AIMS: The pathogenesis of obesity remains incompletely understood and the exploration of the role of novel proteins in obesity may provide important insights into its causes and treatments. Here we report a previously unidentified role for synphilin-1 in the controls of food intake and body weight. Synphilin-1, a cytoplasmic protein, was initially identified as an interaction partner of alpha-synuclein, and has implications in Parkinson's disease pathogenesis related to protein aggregation. SUBJECTS AND METHODS: To study the in vivo role of synphilin-1, we characterized a human synphilin-1 transgenic mouse (SP1) by assessing synphilin-1 expression, plasma parameters, food intake and spontaneous activity to determine the major behavioral changes and their consequences in the development of the obesity phenotype. RESULTS: Expression of human synphilin-1 in brain neurons in SP1 mice resulted in increased food intake, body weight and body fat. SP1 mice also displayed hyperinsulinemia, hyperleptinemia and impaired glucose tolerance.
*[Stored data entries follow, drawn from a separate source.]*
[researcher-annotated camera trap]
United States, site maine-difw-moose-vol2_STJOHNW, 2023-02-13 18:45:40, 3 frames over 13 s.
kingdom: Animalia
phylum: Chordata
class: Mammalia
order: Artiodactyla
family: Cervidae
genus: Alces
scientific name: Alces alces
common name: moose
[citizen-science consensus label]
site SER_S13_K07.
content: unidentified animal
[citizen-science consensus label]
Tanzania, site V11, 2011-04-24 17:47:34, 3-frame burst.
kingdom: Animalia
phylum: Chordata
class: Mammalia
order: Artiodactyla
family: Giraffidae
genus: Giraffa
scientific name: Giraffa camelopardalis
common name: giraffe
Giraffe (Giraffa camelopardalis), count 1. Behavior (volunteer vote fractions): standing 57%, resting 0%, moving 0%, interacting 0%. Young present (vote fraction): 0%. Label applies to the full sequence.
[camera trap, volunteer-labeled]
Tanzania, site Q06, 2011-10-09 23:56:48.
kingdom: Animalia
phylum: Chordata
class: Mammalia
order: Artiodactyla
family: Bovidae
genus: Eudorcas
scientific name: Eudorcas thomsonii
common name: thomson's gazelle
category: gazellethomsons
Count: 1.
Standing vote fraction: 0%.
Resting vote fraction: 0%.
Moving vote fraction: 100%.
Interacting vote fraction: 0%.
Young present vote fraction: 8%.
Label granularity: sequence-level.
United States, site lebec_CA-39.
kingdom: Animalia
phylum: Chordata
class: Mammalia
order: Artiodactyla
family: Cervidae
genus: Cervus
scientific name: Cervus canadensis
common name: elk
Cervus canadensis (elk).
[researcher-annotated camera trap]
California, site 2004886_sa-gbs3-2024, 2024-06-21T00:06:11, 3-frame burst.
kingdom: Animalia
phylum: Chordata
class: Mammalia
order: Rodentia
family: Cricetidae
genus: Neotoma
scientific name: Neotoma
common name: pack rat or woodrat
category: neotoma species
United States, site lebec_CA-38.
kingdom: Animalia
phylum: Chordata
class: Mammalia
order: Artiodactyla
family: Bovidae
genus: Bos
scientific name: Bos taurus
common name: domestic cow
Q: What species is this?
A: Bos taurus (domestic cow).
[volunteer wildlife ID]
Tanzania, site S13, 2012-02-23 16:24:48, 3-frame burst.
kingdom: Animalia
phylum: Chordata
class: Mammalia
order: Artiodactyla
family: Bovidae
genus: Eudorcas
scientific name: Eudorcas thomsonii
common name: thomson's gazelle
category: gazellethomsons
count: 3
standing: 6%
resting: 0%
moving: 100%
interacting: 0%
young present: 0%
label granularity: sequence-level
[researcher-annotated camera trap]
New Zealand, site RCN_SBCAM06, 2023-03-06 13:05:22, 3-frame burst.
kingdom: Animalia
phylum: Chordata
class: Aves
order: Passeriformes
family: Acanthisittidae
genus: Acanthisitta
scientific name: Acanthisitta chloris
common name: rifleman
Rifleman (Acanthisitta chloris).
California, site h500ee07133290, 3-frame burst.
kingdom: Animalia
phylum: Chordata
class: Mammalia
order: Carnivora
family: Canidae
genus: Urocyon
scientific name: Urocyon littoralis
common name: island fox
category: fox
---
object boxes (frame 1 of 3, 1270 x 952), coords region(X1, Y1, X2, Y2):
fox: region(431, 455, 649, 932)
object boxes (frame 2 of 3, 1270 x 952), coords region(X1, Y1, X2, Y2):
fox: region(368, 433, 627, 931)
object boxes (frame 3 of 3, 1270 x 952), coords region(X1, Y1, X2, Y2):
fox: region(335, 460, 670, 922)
Pair-feeding SP1 mice to amounts consumed by non-transgenic mice prevented the increased body weight, adiposity, hyperinsulinemia and hyperleptinemia demonstrating that these were all the consequences of increased food intake. Transgenic expression of synphilin-1 was enriched in hypothalamic nuclei involved in feeding control, and fasting induced elevated endogenous synphilin-1 levels at these sites, suggesting that synphilin-1 is an important player in the hypothalamic energy balance regulatory system. CONCLUSION: These studies identify a novel function of synphilin-1 in controlling food intake and body weight, and may provide a unique obesity model for future studies of obesity pathogenesis and therapeutics.